I have spent about 22 years of my life in schools of one sort or the other. There is one thing I have learned: book learning has a strong tendency to short circuit one's common sense and often permanently damage one's capacity for reason. I believe this to be the ego factor. After all, if one invests so much of his time and money into education, then, axiomatically, he'd have to believe that his mind was better off. A jewish friend of mine, who was a salesman, often told me, "It's easier to bullshit the educated than it is the working man."
The ego factor is present every time you hear some Ph.D. snort down his nose at those without such a degree even though the facts might be that he cannot even urinate without getting his feet wet. Ph.D.s do lie, and often.

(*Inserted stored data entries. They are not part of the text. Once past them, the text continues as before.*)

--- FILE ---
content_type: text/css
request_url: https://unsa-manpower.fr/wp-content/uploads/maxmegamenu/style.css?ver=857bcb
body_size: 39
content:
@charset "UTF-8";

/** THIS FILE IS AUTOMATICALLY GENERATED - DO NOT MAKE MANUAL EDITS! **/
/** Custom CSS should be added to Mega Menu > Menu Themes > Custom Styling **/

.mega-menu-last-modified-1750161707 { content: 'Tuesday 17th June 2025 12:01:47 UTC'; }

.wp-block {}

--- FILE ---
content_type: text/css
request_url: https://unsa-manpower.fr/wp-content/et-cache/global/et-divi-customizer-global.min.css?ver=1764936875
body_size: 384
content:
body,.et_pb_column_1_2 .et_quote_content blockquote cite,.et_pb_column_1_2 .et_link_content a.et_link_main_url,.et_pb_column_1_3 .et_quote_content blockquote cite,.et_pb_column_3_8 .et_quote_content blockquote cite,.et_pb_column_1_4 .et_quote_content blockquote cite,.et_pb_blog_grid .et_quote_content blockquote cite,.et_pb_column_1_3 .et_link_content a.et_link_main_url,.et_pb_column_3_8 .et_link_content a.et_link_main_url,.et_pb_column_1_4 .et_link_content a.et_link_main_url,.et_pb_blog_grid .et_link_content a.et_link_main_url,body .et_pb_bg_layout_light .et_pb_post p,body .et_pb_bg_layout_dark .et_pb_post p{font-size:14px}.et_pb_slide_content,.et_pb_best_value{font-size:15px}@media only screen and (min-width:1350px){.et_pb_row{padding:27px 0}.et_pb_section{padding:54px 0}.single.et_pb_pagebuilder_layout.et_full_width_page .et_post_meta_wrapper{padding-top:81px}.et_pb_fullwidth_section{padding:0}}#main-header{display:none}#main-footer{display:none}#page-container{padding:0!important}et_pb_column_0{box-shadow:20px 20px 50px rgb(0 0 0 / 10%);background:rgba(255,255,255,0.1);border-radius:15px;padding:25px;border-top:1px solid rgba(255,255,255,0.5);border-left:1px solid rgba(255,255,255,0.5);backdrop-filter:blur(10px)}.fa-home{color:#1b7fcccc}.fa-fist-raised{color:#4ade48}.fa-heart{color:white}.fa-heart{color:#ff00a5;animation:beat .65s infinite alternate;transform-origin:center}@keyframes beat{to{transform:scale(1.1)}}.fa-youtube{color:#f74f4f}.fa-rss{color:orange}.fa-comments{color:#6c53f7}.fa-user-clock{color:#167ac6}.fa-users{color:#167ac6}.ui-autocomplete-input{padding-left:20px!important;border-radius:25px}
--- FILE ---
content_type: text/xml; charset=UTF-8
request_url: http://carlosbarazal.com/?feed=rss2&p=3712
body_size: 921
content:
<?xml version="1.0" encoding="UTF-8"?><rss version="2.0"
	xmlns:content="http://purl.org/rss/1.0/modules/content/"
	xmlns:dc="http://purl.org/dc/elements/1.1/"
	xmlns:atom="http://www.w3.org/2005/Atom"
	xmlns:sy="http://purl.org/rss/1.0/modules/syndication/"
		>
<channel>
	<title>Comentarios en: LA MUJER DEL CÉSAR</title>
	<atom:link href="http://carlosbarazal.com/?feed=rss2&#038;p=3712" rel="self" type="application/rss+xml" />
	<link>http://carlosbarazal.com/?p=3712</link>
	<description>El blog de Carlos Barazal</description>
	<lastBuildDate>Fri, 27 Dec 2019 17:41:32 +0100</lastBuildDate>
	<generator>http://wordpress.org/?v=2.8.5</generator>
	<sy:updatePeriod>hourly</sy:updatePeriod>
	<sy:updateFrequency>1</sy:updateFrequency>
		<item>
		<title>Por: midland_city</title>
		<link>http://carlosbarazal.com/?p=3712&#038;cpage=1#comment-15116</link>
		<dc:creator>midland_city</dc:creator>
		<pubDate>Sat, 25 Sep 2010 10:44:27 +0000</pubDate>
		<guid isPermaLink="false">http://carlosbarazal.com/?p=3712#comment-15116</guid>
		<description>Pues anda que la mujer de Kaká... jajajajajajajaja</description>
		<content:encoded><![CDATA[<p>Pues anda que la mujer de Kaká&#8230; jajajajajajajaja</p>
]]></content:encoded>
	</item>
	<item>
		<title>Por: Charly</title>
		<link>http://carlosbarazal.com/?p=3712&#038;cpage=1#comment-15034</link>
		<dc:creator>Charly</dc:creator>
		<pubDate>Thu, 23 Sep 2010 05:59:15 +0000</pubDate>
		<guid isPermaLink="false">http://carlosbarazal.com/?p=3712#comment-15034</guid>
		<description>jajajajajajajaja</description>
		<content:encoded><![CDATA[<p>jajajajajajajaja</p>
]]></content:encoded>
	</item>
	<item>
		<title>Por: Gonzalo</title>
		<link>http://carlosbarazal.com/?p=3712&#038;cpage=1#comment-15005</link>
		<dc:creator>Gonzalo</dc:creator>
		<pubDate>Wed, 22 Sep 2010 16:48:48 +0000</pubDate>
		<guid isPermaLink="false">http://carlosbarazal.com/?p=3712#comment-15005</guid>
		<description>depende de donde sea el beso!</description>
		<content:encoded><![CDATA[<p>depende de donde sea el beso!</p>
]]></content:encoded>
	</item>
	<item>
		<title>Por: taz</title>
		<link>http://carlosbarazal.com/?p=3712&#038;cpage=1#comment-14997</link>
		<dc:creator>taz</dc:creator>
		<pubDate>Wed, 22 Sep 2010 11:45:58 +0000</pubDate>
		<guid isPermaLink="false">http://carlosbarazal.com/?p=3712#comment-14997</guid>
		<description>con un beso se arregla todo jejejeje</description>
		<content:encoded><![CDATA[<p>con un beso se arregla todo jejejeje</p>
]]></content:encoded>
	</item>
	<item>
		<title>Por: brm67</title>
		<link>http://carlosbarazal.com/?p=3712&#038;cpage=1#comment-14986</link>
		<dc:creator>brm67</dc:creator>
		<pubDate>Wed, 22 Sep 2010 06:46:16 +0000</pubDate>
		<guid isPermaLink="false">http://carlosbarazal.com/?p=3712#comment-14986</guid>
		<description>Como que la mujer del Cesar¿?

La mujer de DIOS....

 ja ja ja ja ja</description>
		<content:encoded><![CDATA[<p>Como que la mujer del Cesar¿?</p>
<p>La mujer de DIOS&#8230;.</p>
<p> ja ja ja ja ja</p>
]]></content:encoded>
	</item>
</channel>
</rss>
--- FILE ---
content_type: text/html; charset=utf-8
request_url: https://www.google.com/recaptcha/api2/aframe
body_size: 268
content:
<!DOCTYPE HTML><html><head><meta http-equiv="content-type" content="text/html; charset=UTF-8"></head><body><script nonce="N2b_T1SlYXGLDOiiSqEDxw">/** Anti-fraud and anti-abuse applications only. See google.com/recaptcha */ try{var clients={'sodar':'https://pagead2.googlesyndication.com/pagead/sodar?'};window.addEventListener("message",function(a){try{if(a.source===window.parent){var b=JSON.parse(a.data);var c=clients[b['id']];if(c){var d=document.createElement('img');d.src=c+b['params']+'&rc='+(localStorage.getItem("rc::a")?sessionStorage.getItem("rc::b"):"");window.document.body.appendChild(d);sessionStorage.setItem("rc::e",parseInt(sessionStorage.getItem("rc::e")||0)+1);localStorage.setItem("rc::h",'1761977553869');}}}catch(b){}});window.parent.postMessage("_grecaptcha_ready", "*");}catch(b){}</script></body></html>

Human cattle seem to have a need to be led, whether by "experts," bullies, religious, or what have you. Independent thinking is very rare and one must not confuse obstinacy with independence. Most of the reason the blight-wing has been, and will continue to be, such a dismal failure is because each believes his piece of the shattered mirror to be the whole. All have a god complex and thus feel that they have nothing to learn from each other. Revisionists, for example, love to babble about the unprovable. The glans-heads do little other than attempt to prove how bad and ugly they are. Then there are those who invent bizarre religious cults as if any god ever gave two cents what happened to we foolish mortals.
Julius Streicher had his own political party, swastika and all. When it became obvious that Adolf Hitler was a better leader, Streicher joined Hitler's ranks. This is what one could naturally expect from people who were cause oriented. America's bone-heads, skin-heads, freak-heads, Nazis, true-jews, Thor hammerites, kooky klanners, and so on and so forth, are only ego driven and hence perpetually immune from cooperation of any kind. Ernst Zündel summed it up best, "I am the cause!" (If I were a jew, I'd oppose none of them for they all are on the path of self-destruction. It's perhaps an inner necessity born of their general uselessness.)
I used to put up on the chalkboard, during some of my math classes, a string of digits which I claimed was an decimal approximation of Pi (the ratio of the circumference of a circle to its diameter). The first 12 digits were correct but the remaining 100, or so, were merely random picks. The students were then asked to accept this number or reject it. It would be an article of faith on their part and I emphasized that. One either believed my number was true, or he did not. It was all a matter of faith except for those precious rare souls who would spend the time and energy to verify what I had written.
We need to increase the number of rare souls.